Buying an older property with a permitting problem is only one of the risks. Sometimes we as investors create our own problems by doing some rehab work without permits. Repair work can become even more costly when it is discovered that lead paint, mold or other hazardous condition exists.
Another very real time bomb can be underground oil tanks or heaven forbid the do-it-yourself auto repair person that discards the oil they change in the back corner of the property.
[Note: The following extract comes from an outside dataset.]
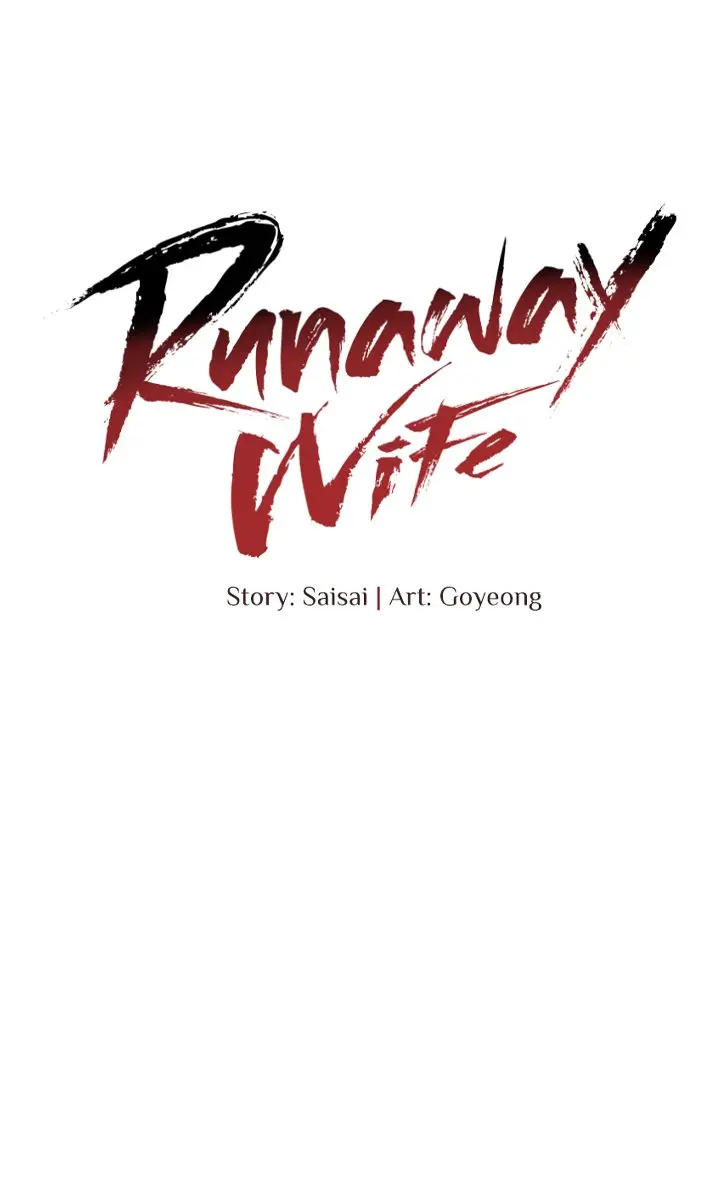 Runaway Wife Chapter 9 Page 17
Environmental issues are becoming a bigger and bigger concern especially in some communities.
You can protect yourself by doing your due diligence up front. You will want to inspect your properties periodically to be sure that tenants aren’t creating liabilities. When you hire or perform your own repairs or rehab work make sure to get any necessary permits and be sure that a final inspection is completed and signed off.
BawldGuy Here: This post is especially timely for my family. My daughter is about to close on her first home. The inspector I sent her to immediately noticed the need for a complete reroof. The appraiser’s report? Not word one about the roof. There’s no debate about it either. Yet FHA has built a rep over the decades as a stickler when it comes to needed repairs. FAIL. It’d been reroofed with comp shingles over original comp shingles, which is acceptable. However, it wasn’t done to code, not even close. There were key materials omitted for Heaven’s sake. If missed, the cost for a new roof was around 2% of the home’s purchase price! The buyer’s agent caught it the first couple minutes there. So did the inspector, who’s the best of his industry I’ve personally known.
Then there’s my need to acquire a new place to live, due to the need for guest quarters. BawldMom needs to be closer. Earlier this week I found the perfect solution. One problem though. The ‘granny flat’ they’d built, and pretty well I might add, isn’t mentioned by the county tax assessor. In fact, the assessor makes an unequivocal declarative statement that there is only one building. I’ve been there. The two buildings are literally over 20 feet apart. The only thing connecting them is the dirt on which they’re both built. Now, even though I’d love to ignore this new knowledge, I hafta call the listing agent. I don’t wanna cause his client any problems by talking with the city about it. Are there permits? Did it used to be another kind of building they later converted? Who knows? I sure don’t. Tell ya what I do know — I know I’m not gonna buy it only to be told later by the powers that be, after Mom moves in, that it must be torn down.
This post is excellent. Chuck speaks truth.